The Senate should ensure that the bill is changed to support the goal stated in the legislative text: creating a “market-based healthcare grant program.”[REF] Specifically, the Senate should delete from the enumerated options for how states could spend the new federal grant funding the provisions that would allow states to use the money to expand Medicaid, pay medical providers directly for providing services, and contract with managed-care plans to cover specified groups. Any of these options would inherently result in adding more people either to existing programs or to new programs that are effectively government-controlled monopolies without consumer choice.
Without such changes, states are likely to spend the funding in ways that expand the number of people in government health care programs rather than providing subsidies to help recipients purchase the coverage of their choice in a competitive private market with a variety of different plan options. The pattern of the Obamacare Medicaid expansion and the CHIP program before it shows that, with very few exceptions, states historically have used federal funding for health insurance coverage simply to expand one-size-fits-all government programs.[REF] With recent liberal calls for government control of health care through single-payer programs with no consumer choice,[REF] it is key that policymakers promote access to mainstream private insurance for more Americans rather than opening the door to additional government program expansions.
Conclusion
If the Senate makes the recommended changes in the block grant program, Graham–Cassidy would provide an improvement over the status quo. However, without these changes, nothing would prevent states from simply expanding government health programs, which could result in transferring up to 8 million people (half of the people in the individual market)[REF] from private coverage into government-run programs with no consumer choice.

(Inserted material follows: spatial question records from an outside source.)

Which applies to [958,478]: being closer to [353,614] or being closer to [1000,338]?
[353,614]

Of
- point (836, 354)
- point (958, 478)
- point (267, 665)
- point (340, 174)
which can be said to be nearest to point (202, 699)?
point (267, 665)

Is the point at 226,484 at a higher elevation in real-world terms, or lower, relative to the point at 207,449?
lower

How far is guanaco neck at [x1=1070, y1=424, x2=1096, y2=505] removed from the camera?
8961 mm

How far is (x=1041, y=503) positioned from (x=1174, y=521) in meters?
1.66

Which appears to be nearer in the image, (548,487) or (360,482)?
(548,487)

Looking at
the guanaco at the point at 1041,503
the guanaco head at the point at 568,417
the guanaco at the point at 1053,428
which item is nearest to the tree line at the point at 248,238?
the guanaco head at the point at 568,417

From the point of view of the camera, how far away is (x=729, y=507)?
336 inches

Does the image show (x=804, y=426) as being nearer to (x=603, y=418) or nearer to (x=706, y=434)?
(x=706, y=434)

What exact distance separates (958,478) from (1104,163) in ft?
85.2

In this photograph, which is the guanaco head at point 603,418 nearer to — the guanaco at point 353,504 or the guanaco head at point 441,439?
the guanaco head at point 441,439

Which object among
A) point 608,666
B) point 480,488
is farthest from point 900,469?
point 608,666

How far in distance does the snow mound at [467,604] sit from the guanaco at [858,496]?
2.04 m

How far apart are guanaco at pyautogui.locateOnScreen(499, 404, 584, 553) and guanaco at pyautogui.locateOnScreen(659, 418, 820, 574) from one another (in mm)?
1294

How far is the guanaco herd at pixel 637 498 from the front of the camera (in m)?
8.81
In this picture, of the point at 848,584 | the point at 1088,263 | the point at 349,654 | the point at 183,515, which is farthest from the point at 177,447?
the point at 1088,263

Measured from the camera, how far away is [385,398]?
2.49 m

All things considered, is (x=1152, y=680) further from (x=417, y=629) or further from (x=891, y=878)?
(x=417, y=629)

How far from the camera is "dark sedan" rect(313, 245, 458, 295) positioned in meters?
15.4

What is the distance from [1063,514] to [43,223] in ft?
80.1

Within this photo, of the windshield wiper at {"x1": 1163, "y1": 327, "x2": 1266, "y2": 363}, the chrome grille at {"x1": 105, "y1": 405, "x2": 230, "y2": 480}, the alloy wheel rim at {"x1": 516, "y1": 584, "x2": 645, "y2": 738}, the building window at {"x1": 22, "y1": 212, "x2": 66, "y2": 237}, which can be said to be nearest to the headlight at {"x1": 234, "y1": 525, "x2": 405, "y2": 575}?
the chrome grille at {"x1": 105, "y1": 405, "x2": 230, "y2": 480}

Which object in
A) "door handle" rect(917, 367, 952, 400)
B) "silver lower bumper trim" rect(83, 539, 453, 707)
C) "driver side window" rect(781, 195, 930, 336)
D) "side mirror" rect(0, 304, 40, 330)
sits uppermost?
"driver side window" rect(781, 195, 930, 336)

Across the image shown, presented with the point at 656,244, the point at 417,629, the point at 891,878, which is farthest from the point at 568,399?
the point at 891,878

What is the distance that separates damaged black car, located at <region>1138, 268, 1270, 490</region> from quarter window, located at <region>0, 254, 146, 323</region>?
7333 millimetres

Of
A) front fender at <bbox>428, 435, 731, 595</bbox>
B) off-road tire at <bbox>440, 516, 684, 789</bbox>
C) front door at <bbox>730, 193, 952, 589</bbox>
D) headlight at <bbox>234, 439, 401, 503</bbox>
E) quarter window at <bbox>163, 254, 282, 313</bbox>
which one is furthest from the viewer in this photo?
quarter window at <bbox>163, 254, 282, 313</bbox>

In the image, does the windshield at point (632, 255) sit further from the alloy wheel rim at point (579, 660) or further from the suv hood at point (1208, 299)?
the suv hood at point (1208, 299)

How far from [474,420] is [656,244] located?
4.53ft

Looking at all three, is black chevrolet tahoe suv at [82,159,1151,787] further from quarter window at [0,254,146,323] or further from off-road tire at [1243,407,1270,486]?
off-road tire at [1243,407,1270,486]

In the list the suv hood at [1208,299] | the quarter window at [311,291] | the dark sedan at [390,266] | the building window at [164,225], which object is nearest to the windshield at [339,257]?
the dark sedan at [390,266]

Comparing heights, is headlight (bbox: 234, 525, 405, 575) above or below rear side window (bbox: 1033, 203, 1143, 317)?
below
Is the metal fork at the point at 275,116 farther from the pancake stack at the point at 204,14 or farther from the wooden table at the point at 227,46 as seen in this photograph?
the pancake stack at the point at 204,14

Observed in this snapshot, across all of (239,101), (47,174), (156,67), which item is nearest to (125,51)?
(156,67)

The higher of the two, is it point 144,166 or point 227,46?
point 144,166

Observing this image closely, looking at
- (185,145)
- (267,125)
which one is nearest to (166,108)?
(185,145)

Further, even with the changes recommended here, it is important to remember that this bill would be only a first step in the long-term effort necessary to achieve a truly patient-centered health care system. While it would create a foundation for state leaders to develop more patient-centered, market-based health care policies, doing so will be neither a quick nor an easy task. At the same time, federal policymakers will still face a great deal more work at the federal level to restore free-market principles in the remaining areas of health reform, including the tax treatment of health insurance, Medicare, and many other areas.

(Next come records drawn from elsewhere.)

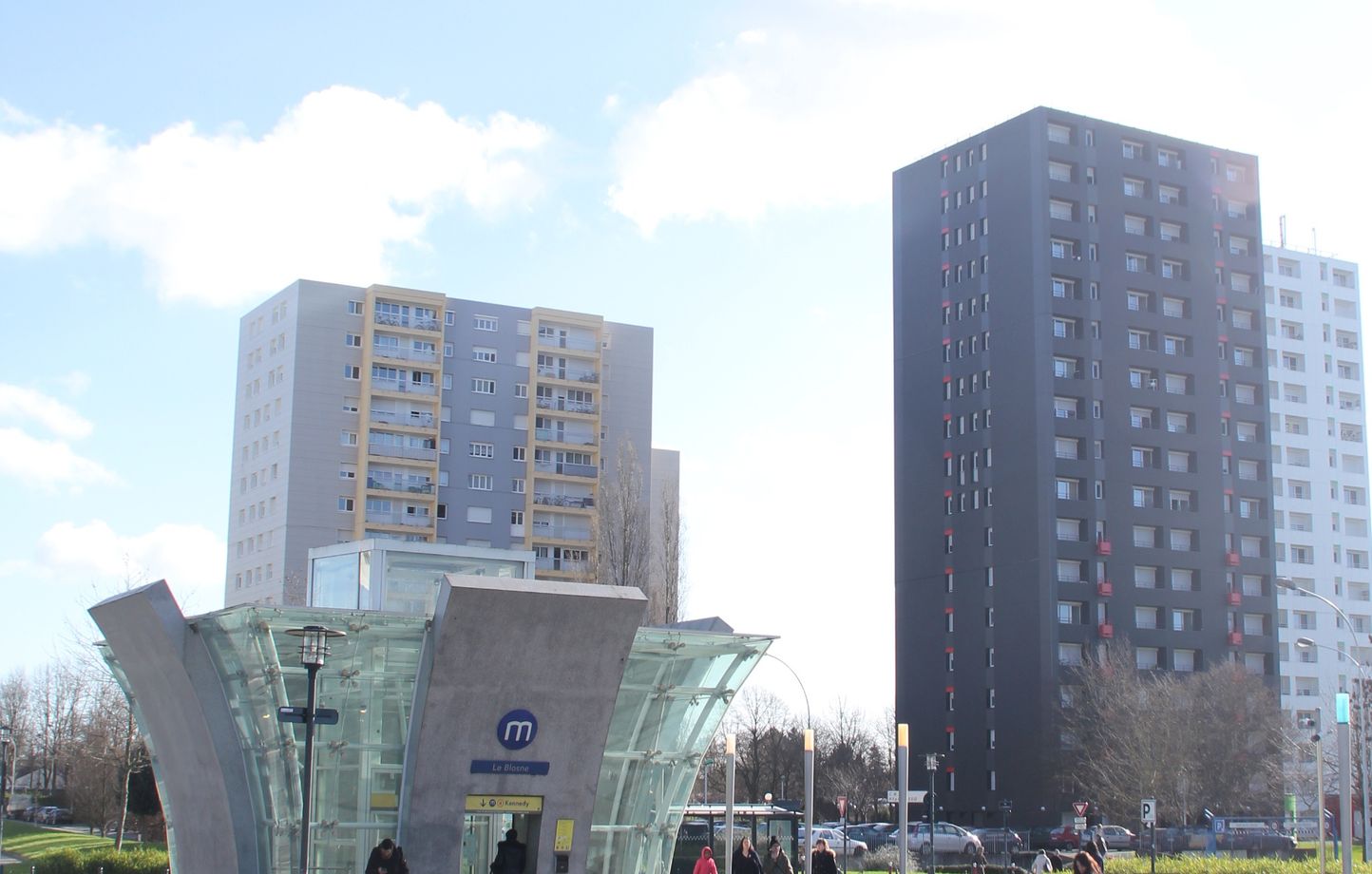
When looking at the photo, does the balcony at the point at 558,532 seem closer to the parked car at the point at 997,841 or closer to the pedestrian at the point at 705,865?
the parked car at the point at 997,841

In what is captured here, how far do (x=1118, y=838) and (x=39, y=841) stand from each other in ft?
150

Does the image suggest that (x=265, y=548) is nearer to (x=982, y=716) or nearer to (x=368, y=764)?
(x=982, y=716)

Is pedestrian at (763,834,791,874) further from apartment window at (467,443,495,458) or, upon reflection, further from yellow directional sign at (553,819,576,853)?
apartment window at (467,443,495,458)

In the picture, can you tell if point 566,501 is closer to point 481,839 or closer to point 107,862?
point 107,862

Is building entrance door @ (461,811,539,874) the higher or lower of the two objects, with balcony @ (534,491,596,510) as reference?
lower

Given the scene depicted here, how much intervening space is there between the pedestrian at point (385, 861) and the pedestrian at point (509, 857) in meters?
3.59

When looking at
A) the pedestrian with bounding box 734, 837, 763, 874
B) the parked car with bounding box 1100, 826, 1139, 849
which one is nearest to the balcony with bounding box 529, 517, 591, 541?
the parked car with bounding box 1100, 826, 1139, 849

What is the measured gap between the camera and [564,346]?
98.4 meters

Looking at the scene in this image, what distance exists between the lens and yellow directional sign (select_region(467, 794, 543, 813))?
82.2ft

In short, Members of Congress should not be under any illusion that passing Graham–Cassidy relieves them of the burden of continuing to reform the health care system in a more patient-centered, market-based direction.
—Edmund F. Haislmaier is the Preston A. Wells Jr. Senior Research Fellow, and Robert Rector is a Senior Research Fellow, in Domestic Policy Studies, of the Institute for Family, Community, and Opportunity, at The Heritage Foundation.